Task:
Answer these questions about the forum post on planning a designed experiment:
1. Up to how many continuous factors might the new process involve?
2. What kind of design does the poster want to run first, before an augmented design?
3. What is the poster's major concern?

Discussions

bjoern_arnold · Apr 3, 2024 04:38 AM

I'm about to prepare a DoE for a novel process which involves up to 11 continuous factors while one of these is hard to change.

Since I'm trying to combine this with an effort to make the ideas behind DoE a bit more transparent to colleagues, I've come across a few questions, which can be summarized like this:

What's the best design approach when domain knowledge suggests the existence of two-pair interactions and possibly quadratic effects, while I cannot assume strong heredity?

I'm hesitant to create a custom design involving "all" terms (i.e., main effects, two-way interactions and quadratic effects) as it looks like a brute-force solution and contradictory to an efficient experimentation. I would rather prefer to do an initial screening design to (hopefully) ignore non-contributing factors and run a subsequent augmented design. My major concern is that an improper screening design may lead to the loss of important factors due to a missed interaction or quadratic term.

It seems that there are a few threads with similar questions but touching only little aspects of this, so I'm posting this as a new thread here.

Provided material:

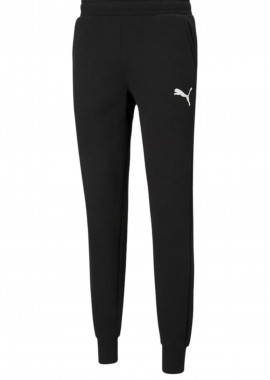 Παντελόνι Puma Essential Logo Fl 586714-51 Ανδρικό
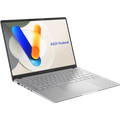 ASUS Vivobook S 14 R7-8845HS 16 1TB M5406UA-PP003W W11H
--
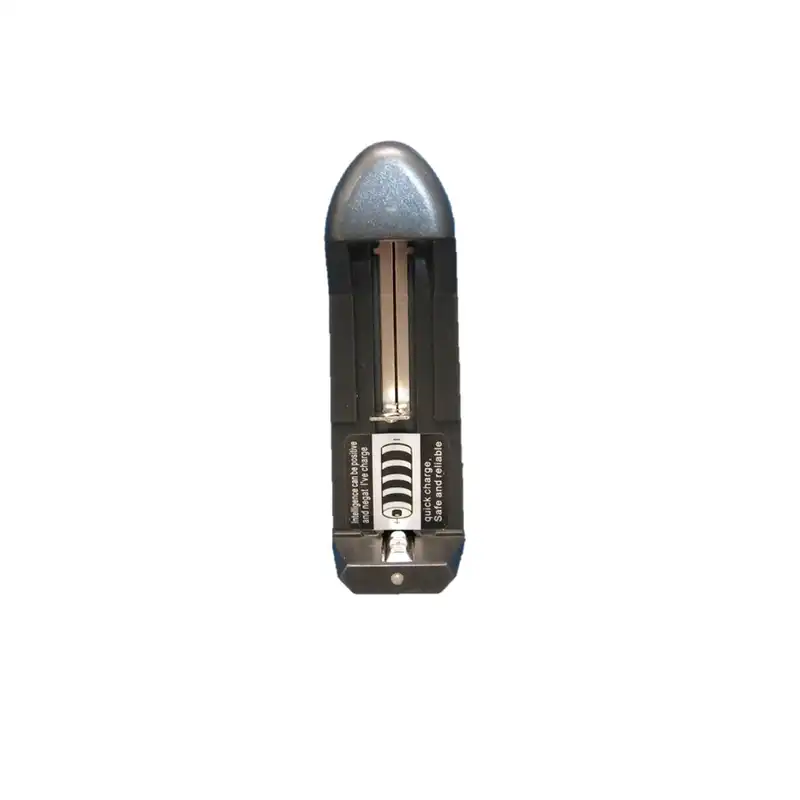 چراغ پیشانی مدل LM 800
--
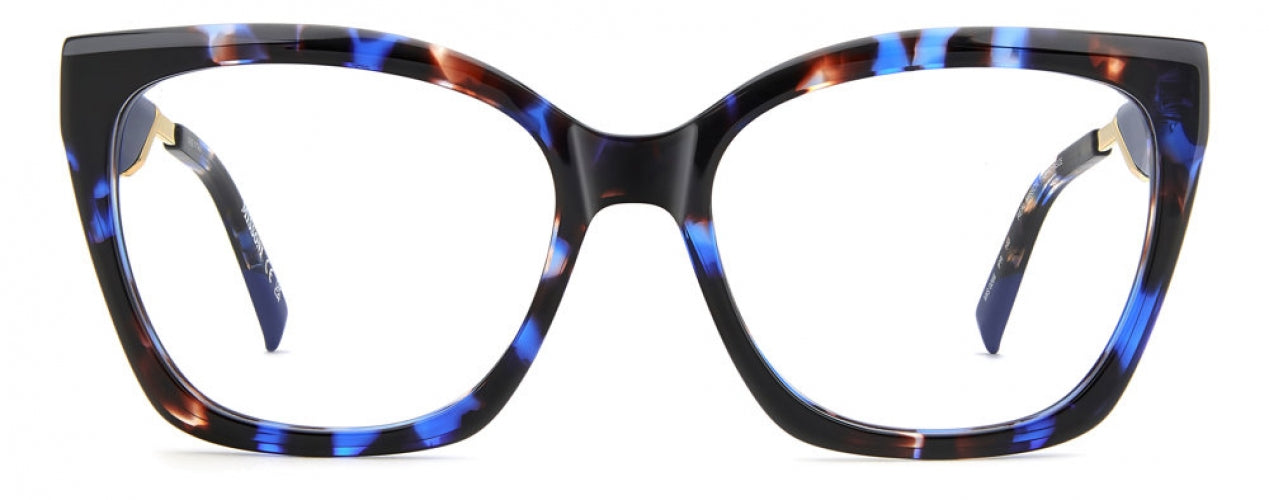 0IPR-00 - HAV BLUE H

Result of the exercise:
1. Up to 11.
2. An initial screening design.
3. That an improper screening design may lead to the loss of important factors because of a missed interaction or quadratic term.